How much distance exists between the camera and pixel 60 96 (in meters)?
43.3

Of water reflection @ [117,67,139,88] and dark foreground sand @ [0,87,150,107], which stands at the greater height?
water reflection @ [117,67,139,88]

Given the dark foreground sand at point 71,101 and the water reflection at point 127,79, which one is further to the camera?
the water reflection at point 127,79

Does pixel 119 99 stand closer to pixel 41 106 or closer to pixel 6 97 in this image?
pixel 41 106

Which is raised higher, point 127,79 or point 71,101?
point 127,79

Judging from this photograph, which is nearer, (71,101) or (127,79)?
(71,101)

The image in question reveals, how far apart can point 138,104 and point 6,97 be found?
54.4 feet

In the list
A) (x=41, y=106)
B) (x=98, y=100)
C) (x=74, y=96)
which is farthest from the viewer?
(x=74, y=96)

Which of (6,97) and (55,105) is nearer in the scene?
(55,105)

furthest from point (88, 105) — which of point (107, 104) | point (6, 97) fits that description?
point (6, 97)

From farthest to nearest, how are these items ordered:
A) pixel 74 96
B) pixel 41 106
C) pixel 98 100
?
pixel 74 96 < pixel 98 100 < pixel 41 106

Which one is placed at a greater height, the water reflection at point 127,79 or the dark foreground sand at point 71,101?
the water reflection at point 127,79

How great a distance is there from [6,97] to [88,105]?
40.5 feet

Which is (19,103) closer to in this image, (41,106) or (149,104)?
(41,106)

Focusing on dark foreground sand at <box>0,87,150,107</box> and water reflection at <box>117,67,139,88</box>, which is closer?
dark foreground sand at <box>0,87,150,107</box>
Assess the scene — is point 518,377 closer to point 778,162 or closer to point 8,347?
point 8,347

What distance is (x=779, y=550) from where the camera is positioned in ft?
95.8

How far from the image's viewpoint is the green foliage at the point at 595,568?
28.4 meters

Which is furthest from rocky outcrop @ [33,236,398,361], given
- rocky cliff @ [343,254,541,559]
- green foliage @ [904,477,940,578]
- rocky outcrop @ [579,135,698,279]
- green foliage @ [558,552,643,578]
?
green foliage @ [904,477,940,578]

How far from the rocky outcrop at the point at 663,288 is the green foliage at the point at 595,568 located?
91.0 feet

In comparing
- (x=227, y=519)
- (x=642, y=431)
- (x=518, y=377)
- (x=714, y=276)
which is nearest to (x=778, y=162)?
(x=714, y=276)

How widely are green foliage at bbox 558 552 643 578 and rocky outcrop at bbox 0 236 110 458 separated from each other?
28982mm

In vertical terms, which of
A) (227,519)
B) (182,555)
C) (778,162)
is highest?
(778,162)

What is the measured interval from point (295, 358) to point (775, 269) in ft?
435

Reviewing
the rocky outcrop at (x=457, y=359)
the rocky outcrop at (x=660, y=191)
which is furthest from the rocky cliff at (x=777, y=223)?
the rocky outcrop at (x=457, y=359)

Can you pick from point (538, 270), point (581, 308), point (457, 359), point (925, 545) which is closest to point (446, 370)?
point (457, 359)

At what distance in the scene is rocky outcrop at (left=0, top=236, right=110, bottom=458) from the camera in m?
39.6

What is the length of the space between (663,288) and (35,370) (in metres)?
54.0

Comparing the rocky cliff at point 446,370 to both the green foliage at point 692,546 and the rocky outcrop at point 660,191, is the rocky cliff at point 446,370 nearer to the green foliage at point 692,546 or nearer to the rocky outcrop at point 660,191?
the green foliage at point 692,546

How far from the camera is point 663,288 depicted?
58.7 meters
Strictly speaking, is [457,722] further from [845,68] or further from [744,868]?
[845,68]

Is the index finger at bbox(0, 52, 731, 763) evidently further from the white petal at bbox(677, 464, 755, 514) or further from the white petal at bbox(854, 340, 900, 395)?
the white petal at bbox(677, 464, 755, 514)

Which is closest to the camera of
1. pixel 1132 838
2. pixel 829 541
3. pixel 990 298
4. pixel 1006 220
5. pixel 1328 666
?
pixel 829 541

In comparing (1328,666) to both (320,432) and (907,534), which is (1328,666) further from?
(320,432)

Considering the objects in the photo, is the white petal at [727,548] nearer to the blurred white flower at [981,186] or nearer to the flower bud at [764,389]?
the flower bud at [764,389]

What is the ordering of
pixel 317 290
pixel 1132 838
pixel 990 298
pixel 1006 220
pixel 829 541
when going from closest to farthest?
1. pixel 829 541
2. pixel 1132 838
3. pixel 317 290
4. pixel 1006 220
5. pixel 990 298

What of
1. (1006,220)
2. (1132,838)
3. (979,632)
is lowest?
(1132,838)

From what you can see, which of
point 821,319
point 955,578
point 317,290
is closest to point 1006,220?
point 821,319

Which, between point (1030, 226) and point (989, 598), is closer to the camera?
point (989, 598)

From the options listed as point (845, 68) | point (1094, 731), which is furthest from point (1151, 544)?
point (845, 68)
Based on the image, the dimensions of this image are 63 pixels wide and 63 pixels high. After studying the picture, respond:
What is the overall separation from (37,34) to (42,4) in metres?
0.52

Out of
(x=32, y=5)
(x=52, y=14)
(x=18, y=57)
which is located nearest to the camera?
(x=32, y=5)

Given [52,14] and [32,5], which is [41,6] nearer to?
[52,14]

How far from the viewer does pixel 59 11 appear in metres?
###
▶ **The exercise**:
Starting with the line containing "Based on the" and going on through the end of the material, write out every line again, requests included, but scale each number in the answers (coordinates and distances alike) by 0.55, rounding halves up to as many decimals as the original had.

▶ **Solution to the problem**:
Based on the image, the dimensions of this image are 63 pixels wide and 63 pixels high. After studying the picture, respond:
What is the overall separation from (37,34) to (42,4) in metres?
0.29

Out of
(x=32, y=5)
(x=52, y=14)
(x=18, y=57)
which is located nearest to the camera?
(x=18, y=3)

Given [52,14] and [32,5], which is [41,6] nearer to?
[29,8]

How far from the viewer does pixel 59 11 appear in metres?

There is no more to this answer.